Does the Great Salt Like bring to mind another famous salty sea? Perhaps one that’s a little closer to “home” for you? Curious what the Dead Sea looks like from space? Check out this NASA snap of the Dead Sea’s salt pans.
Greenland’s Ice Sheet
This satellite image, snapped on August 21, 2021, reveals Greenland’s glacial ice melt, as light blue water flows across the ice and collects in slush. The darker blue areas are meltwater “lakes” up to 30 feet deep. The ice melt actually starts below the surface, so researchers can possibly hear it before they see it. It’s only once the ice melt turns into a flood that the snow and ice on the surface actually give way.
The Greenland Ice Sheet covers 650,000 square miles, almost the size of Alaska, the largest US state. It’s second in size only to the ice sheet in Antarctica. But the Greenland Ice Sheet is shrinking… and doing it too fast. Usually there’s some seasonal melt each year. But a heatwave last August left torrents of water flowing across the sheet, which is melting seven times faster than normal. And therein lies an even bigger problem: The faster the ice melts, the more it causes the rest of the ice to melt because of the conditions it creates.

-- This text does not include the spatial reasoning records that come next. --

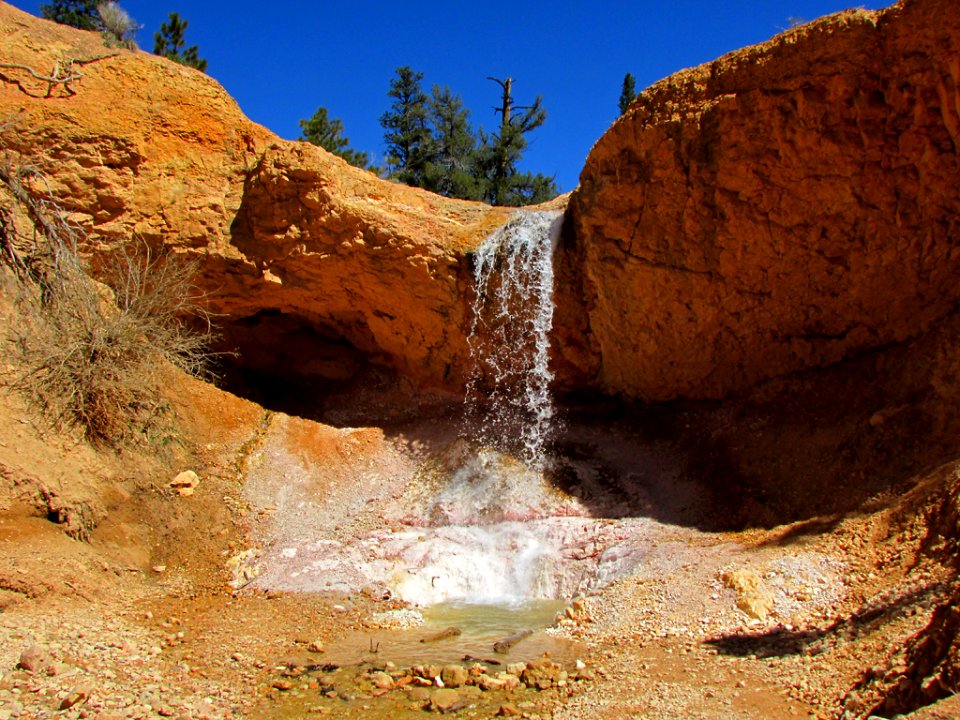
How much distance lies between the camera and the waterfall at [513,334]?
37.6 ft

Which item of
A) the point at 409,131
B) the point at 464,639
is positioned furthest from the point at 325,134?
the point at 464,639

This image is stirring not just for its beauty but for what it tells researchers, who say it reveals just how extensive the melt is.
Nature’s Fractal Geometry
Fractals are, simply defined, patterns that occur again and again at different scales and sizes. In a perfect mathematical fractal, the patterns go on infinitely: each pattern is made of smaller copies of itself, and those copies are made of smaller copies, and those are made of… well, you get the picture. If you would divide a fractal pattern into parts, you’d get a nearly identical copy as the first — just in a smaller version.
Fractals occur not just in (advanced) mathematics but also in nature. And the more you look for them, the more you’ll notice them in things from the structure of our lungs to the fanning of river deltas and the strike-shapes of lightning.
Here are some places to look for this form of Hashem’s abstract (and mathematical!) art in the world around you:
Leaf veins: the network of veins that move liquids through the inside of a leaf.
Snowflakes: the crystalline structure of ice repeats the six-fold symmetry of the snowflake several times.
Sycamore trees (and some other species): the trunk forks into two branches, which fork again, and then fork again, into smaller and smaller branches, and ultimately twigs.
Ammonite sutures: these marine cephalopods (a type of sea creature) build spiral-chambered shells. The walls between the chambers, called sutures, are complex fractal curves.
Ferns: demonstrate “self-similar set fractals,” which means their patterns can be easily mathematically generated and reproduced at any size.
Recognize these? Peacock feathers demonstrate fractal patterns.
This image of Romanesco broccoli was a finalist in the 2021 BigPicture Natural World Photography competition. The broccoli demonstrates fractal patterns and other mathematical principles.
The Supersized Dust Devils of Mars
“Dust devils” are whirling columns of air. When direct sunlight heats the ground and the air just above it, the warm air rises. As this warm air goes up, the cooler air above it sinks down. If there’s strong enough wind, these columns of warm-cold air begin to spin, and a “dust devil” is born. They can occur anywhere sunny and dry enough. Though they look kind of like tornadoes, they’re much smaller and weaker (and therefore less destructive) than twisters. But that’s on Earth, where they’re usually no bigger than a car and stretch up to a few hundred feet high. On Mars, dust devils are massive — like a mile wide and 12 miles tall.
On Mars, the dust devils leave scars (or trails). They’re picked up by the powerful camera on the Mars Reconnaissance Orbiter, as part of the High-Resolution Imaging Science Experiment, and passed along to us on Earth…
Indonesia’s Twin Volcanos
IF you didn’t know what you were looking at, you might think this image depicts two menacing and ominous eyes staring out at you. They aren’t eyes, but they are rather ominous: they’re two side-by-side volcanoes on the Indonesian island of Java, captured in a satellite image taken from over 250 miles above the planet by an astronaut on the International Space Station.
You’d think that when it comes to volcanoes, two are more dangerous than one. But as it turns out, the peaks of Sundoro and Sumbing — less than ten miles apart — are dormant. And scientists say they’re not necessarily double the trouble. Sundoro has had about six small eruptions in the past 300 years, while Sumbing had just one, in 1730.
While some “twin volcanoes” share a magma system beneath the surface and have two peaks, these twins are actually two separate neighboring volcanos. Nevertheless, they’re unlikely to erupt at the same time, and even if they would, the eruptions probably wouldn’t be large — at least that’s the hope of those living in the area. Until then, the “eyes” remain watchful.